Türkiye, birkaç gündür koronavirüs salgını ile mücadele eden sağlık çalışanlarına moral desteği vermek amacıyla akşam 21.00’de alkışlı destek eylemi başlattı. Eylem kısa zamanda tüm Türkiye’ye yayıldı. Başta hekimler olmak üzere tüm sağlık çalışanlarının görevlerini yaparken bu morale ve alkışlanmaya her zamankinden daha fazla ihtiyaçları var. Çünkü herkesin salgın dolayısıyla birbirinden kaçtığı olağanüstü bir durumdan geçiyoruz. Biz virüs kaparız diye birbirimizle temastan kaçıp sosyal mesafeyi korurken önlerine gelen hastaya teşhis koymak ve tedavi etmek amacıyla sağlık çalışanları, hasta ile yakın temas ediyorlar. Bu da kendi canlarını ve ailelerini riske atmak demektir.

Sağlık çalışanlarına verilen bu moral alkışını destekliyorum. Ama isterdim ki bu destek salgınla yüz yüze geldiğimiz ve ölümü soluduğumuz zaman dilimiyle sınırlı olmamalıydı. Her daim olmalıydı. Yazımdan, sağlık çalışanlarına her akşam saat 9.00’da alkış yapalım anlaşılmasın. Sair zamanlarda da sağlık çalışanlarının görevlerini iç huzuru içinde yapmalarına imkân vermeliydik diyorum. Maalesef başta hekimler olmak üzere sağlık çalışanlarına, görevleri esnasında uyguladığımız şiddet yönünden sicilimiz iyi değil, hayli kabarıktır. Uğradıkları şiddetten dolayı hekimler çok eylem yaptı geçmişte. Sağır sultan duydu bunu. Hastane koridorlarına gittiğimiz zaman hastanelerin görünür yerlerinde “Şiddete hayır” afişlerini hepimiz görürüz. Bu salgını atlatırsak hekimlere uyguladığımız şiddet, kaldığı yerden devam eder. Çünkü bundan önce “Efendim! İlgilenmedi, al dayak. Yanlış teşhis koydu, vur. İyi davranmadı, al gününü.” dedik durmadan. Sözlü tacizi, tehdidi ve en ufak bir şeyde şikâyeti saymıyorum bile.
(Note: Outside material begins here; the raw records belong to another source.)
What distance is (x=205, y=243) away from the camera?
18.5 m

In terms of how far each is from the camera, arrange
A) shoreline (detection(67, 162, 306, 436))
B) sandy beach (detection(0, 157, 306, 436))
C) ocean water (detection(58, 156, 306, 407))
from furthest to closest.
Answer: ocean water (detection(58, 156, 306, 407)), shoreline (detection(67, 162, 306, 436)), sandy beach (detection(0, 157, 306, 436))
Temennim odur ki bugün, her zamankinden daha fazla ihtiyaç duyduğumuz sağlık çalışanlarına, bundan önce uyguladığımız şiddetlere bir son veririz. Başta sağlık çalışanları olmak üzere tüm meslek gruplarına umarım gereken önemi veririz. Kamu çalışanlarına emir erimiz muamelesi yapmaktan vazgeçeriz.
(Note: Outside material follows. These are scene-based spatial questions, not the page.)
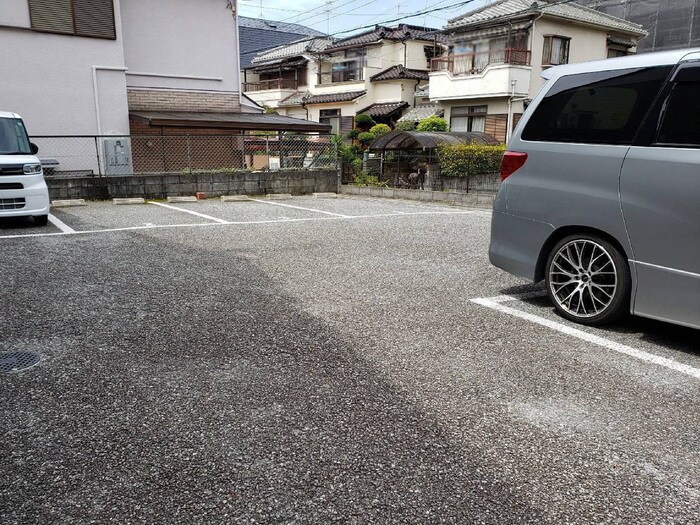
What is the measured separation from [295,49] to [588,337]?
40.0m

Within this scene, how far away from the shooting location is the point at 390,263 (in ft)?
20.7

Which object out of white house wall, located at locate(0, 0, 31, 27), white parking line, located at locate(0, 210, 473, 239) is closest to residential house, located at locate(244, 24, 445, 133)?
white house wall, located at locate(0, 0, 31, 27)

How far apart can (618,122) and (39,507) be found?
402 cm

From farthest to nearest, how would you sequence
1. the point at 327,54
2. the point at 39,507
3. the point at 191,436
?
the point at 327,54, the point at 191,436, the point at 39,507

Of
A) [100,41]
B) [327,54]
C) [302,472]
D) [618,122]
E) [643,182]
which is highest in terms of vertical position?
[327,54]

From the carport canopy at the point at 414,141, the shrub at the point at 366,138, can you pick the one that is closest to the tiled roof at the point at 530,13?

Canlarını tehlikeye atarcasına her türlü riski göze alarak virüse yakalanan kişileri, tespit/teşhis ve tedavi etmek için gecesini gündüzüne katan sağlık çalışanlarının bugünkü durumunu görünce bugün kaçımız sağlıkçı olmak ister? Evet, hekimlerin aldığı ücret sair meslek gruplarına göre daha dolgun. Çoğumuzun gönlünde hekim olmak yatar, oğlumuz-kızımız hekim olsun ister. Bu yüzden her yıl üniversite yerleştirmelerinde bu ülkenin başarılı çocuklarının çoğu tıp fakültelerini tercih eder. Ama bugün kaçımız tıp fakültesini tercih etmek ve hekimlerin aldıkları bu para için bu mesleği ifa etmek ister? Öyle zannediyorum, şimdi yapılacak bir araştırmada tıp fakültesini tercih etmek isteyenlerde büyük düşüş olur. 2020 YKS’si yapılırsa bu yılki tıp tercihlerindeki azalmayı daha iyi görürüz. Çünkü şu anda hekim ve sağlık çalışanı olmak ve bu görevi yapmak büyük fedakarlık ister. Her babayiğidin de harcı değildir bu.
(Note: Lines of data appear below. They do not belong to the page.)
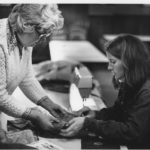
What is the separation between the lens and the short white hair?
1734 mm

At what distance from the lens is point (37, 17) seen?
174 cm

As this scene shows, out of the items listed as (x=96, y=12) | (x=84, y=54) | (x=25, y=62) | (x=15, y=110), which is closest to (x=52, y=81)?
(x=25, y=62)

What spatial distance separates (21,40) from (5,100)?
0.36 m

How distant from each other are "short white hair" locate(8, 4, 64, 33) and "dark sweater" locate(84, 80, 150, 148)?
1.96 feet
Ezcümle, sağlık çalışanlarına verdiğimiz moral alkışı mevsimlik olmasın. Bugün ve her daim onların vazifelerini daha iyi koşullarda yapmalarına biz vatandaş olarak destek olalım, destek olmasak da köstek olmayalım. Bugünleri unutup gitmeyelim. Herhangi bir mağduriyetimizde hakkımızı medenice arayalım, kaba kuvvete asla başvurmayalım. Başta sağlık çalışanları olmak üzere bu salgından Allah hepimizi korusun. İnşallah en az hasarla atlatırız. Allah yar ve yardımcımız olsun.

*23/03/2020 tarihinde Anadolu'da Bugün gazetesinde yayımlanmıştır.